In any cool, damp season there are two main problems to contend with. Inclement weather significantly disrupts the flowering and in 2005 led to very poor fruit set and therefore the very low yield in the 2006 harvest. At 3.52 tonnes per hectare it is the third lowest on record. The smallest crop was the 1980 where, in the days when Moss Wood had few neighbours and even fewer nets, the birds took virtually all the crop (literally) and left us with 2.95 tonnes per hectare. A better comparison is the 1981 vintage where bad weather reduced the yield to 3.48 tonnes per hectare. Interestingly, the ’81 and ’06 vintages both share the same harvest date and virtually the same ripeness.

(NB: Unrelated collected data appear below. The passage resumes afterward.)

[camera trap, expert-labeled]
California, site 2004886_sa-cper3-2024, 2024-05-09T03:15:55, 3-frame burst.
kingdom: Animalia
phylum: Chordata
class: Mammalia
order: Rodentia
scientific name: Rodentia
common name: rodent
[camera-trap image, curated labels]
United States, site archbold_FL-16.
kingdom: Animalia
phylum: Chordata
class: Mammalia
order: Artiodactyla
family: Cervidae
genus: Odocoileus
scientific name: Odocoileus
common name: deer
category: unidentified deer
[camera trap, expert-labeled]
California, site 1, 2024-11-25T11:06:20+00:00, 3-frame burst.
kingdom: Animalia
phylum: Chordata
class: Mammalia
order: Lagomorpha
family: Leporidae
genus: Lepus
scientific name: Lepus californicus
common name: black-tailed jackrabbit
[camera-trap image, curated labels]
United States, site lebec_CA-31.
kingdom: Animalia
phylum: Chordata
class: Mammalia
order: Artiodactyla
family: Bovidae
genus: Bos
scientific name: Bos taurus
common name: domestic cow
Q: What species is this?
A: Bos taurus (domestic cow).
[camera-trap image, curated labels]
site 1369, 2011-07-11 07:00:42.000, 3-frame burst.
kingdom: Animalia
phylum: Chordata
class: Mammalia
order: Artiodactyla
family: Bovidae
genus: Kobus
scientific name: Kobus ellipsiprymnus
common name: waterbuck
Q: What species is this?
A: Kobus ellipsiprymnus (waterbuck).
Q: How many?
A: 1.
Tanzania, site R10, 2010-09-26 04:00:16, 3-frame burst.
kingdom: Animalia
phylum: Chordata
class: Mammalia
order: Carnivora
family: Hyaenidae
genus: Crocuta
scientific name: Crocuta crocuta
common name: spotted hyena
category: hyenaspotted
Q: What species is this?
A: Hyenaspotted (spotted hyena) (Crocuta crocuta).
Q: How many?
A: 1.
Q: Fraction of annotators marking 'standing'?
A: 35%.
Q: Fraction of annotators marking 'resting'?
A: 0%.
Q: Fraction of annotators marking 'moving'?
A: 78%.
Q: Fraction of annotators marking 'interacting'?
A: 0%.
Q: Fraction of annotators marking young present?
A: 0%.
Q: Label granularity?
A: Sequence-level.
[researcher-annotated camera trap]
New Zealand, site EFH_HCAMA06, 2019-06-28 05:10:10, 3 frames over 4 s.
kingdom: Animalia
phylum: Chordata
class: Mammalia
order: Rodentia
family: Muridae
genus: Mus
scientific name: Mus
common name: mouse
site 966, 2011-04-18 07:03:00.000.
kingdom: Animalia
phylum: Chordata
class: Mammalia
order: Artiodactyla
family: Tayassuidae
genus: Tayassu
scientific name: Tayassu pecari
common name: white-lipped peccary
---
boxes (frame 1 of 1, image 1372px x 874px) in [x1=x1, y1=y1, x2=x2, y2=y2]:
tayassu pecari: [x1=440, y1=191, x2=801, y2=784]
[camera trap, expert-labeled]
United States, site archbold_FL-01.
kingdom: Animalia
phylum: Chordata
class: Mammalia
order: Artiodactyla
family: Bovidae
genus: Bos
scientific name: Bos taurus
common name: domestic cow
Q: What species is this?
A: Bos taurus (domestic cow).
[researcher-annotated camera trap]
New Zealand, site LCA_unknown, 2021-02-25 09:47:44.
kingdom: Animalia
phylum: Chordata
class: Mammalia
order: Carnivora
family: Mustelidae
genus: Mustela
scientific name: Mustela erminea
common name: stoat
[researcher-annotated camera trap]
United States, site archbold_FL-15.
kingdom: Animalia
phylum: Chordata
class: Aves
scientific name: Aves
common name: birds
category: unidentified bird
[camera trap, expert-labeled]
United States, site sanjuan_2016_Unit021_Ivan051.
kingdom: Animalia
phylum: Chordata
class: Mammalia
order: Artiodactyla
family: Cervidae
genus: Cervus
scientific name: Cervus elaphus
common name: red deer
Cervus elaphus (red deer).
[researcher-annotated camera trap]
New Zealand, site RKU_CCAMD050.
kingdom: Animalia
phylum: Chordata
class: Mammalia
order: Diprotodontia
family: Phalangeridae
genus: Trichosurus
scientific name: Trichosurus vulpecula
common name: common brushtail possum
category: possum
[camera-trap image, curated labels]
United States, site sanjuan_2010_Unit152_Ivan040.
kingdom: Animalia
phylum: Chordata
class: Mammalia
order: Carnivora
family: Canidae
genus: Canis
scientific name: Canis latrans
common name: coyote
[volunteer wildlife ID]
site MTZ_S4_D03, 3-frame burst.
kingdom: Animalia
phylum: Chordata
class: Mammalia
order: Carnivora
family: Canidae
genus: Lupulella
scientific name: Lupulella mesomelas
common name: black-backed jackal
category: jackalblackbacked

Poor weather also increases the pressure of fungal disease and therefore the number of treatments the vineyard may need. Importantly, we spent more time spraying the vineyard but we also prevented any crop damage, so what little was there at least arrived in the winery in good condition.
Production Notes
The fruit was hand picked and destemmed into small, open fermenters and 3% of whole bunches were added. The tanks were then cooled to 10°C and the juice and skins were allowed to macerate for 48 hours. After this, fermentation was initiated by the addition of pure yeast culture, temperatures were controlled to a maximum of 32°C and each tank was hand plunged up to four times per day to extract colour and flavour. On average, the batches spent 13 days on skins and were then pressed, racked to stainless steel tank and all pressings were included. After settling, the wine was racked off gross lees to barrels, where it underwent full malolactic fermentation. All barrels were French oak and consisted of the typical Moss Wood Pinot Noir blend of 33% new oak, 67% two and three year old oak. After 19 months in wood, it was racked and prepared for bottling with sterile filtration and then bottled on 5th November 2007.
Cellaring Notes
Having so much in common with the great 1981 vintage, we are enthusiastic about the cellaring prospects of the 2006. Its fruit depth and concentration make the wine very enjoyable now but it will develop well in the bottle and should reach full complexity at around 10 to 15 years of age. After this, the wines characters will not change greatly but it will continue to live in the bottle for at least another 10 years.